# Seçilen metin
Hrant Dink Vakfı'nda işten çıkarma mahkemeye taşındı, Caner Gönder nöbette
Hrant Dink Vakfı’nda işten çıkartılan Caner Gönder'in, Şişli'deki vakıf binası ve Hrant Dink'in önünde öldürüldüğü Sebat Apartmanı önünde 16 Nisan'dan bu yana “işçi hakları nöbeti” tutuyor.
Vakfın ‘Kapsayıcı Dil Atölyesi’nde eğitmen olarak görev almak üzere Haziran 2023'te bir buçuk yıllık sözleşme imzalayan Gönder, beş ay 26 günlük çalışmanın ardından Kod 42 ile işten çıkarıldı.

# Gösterilen bilgiler
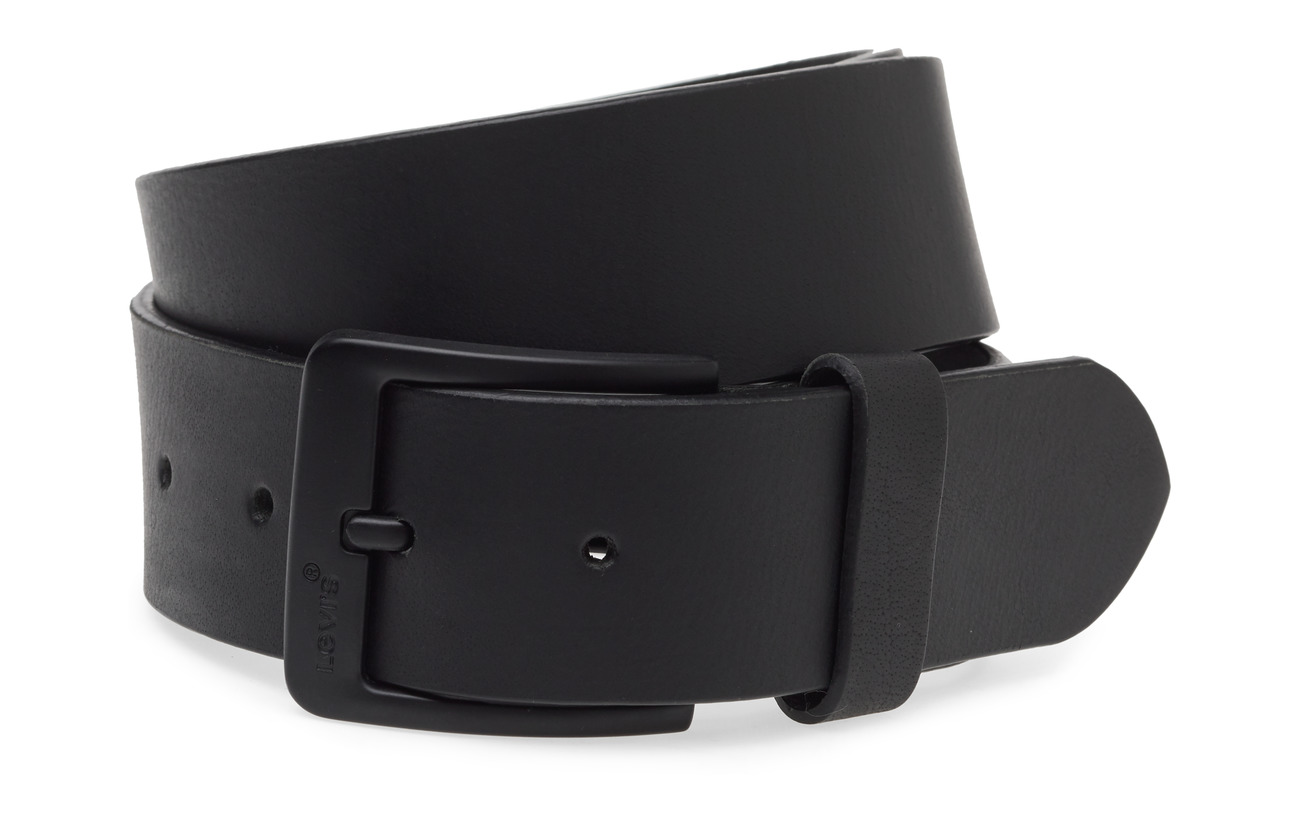 Levi&rsquo;s Footwear & Acc CUTTS BELT - REGULAR BLACK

# Görev yönergesi
Caner Gönder'in işten çıkarılmasıyla ilgili haberde "Vakfın ‘Kapsayıcı Dil" sözcüklerini içeren yerle açılıp "ile işten çıkarıldı." ile kapanan bölümü hiçbir şeyi değiştirmeden yazın.

# Yanıt alanı
Vakfın ‘Kapsayıcı Dil Atölyesi’nde eğitmen olarak görev almak üzere Haziran 2023'te bir buçuk yıllık sözleşme imzalayan Gönder, beş ay 26 günlük çalışmanın ardından Kod 42 ile işten çıkarıldı.